The Maine regulators who reviewed the merger pointed to research from the American Hospital Association, an influential lobbying organization for hospitals, that found consolidation can bring down costs to patients and insurers.
But many studies have reached the opposite conclusion, according to a summary of research that Carnegie Mellon University health economist Martin Gaynor presented to Congress in 2018. He pointed to a study from Harvard and Princeton universities that found the consolidation of hospitals from different markets within the same state can lead to price increases around 10 percent.

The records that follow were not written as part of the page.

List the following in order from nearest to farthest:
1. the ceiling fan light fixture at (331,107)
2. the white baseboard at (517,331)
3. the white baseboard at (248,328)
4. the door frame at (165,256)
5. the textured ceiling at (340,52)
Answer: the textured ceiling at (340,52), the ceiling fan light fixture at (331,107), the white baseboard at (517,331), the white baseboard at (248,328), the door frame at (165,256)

Despite the research on hospital consolidation leading to higher prices, Mitchell Stein, an independent health policy consultant based in Maine, said that it is hard to predict what impact a merger can have on local costs, particularly when medical spending across the Pine Tree State has already been growing at one of the fastest rates in the nation.
Between 1991 and 2014, the state’s per capita spending on health care grew by an average of 5.9 percent annually, according to the most recent data from the Kaiser Family Foundation. That was the fourth highest rate in the country. Charges from hospitals and physicians have generally accounted for about 60 percent of those costs.
“There are several factors at play,” Stein said. “The end result may just be that given the continuing upward pressure on the cost of care, this merger is not large enough to have a significant impact.”
The competition between Maine’s two largest health care networks, Northern Light Health and Portland-based MaineHealth, should theoretically work to drive down the state’s costs, Stein said, but he has not seen evidence that it has.
“I shudder to think that the competition has been effective and things would be even worse without it,” he said.